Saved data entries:
+ + + + + + +

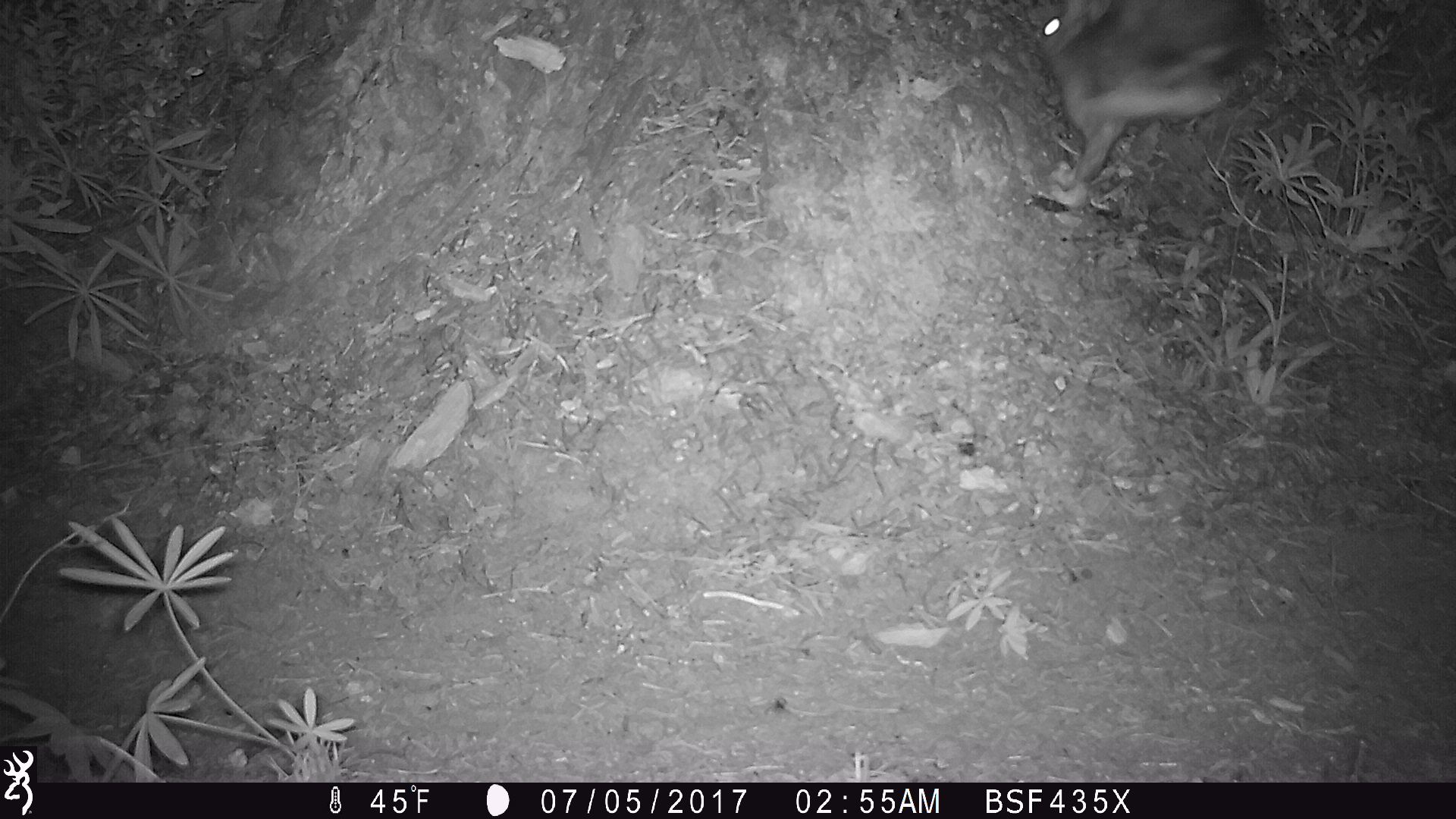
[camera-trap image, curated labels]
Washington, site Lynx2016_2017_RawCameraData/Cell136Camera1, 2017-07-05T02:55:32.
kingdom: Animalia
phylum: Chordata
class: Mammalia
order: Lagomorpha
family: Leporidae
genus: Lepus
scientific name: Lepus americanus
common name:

+ + + + + + +

Action item:
For every entry above, please output the text exactly and leave any picture behind.

Your solution:
[camera-trap image, curated labels]
Washington, site Lynx2016_2017_RawCameraData/Cell136Camera1, 2017-07-05T02:55:32.
kingdom: Animalia
phylum: Chordata
class: Mammalia
order: Lagomorpha
family: Leporidae
genus: Lepus
scientific name: Lepus americanus
common name:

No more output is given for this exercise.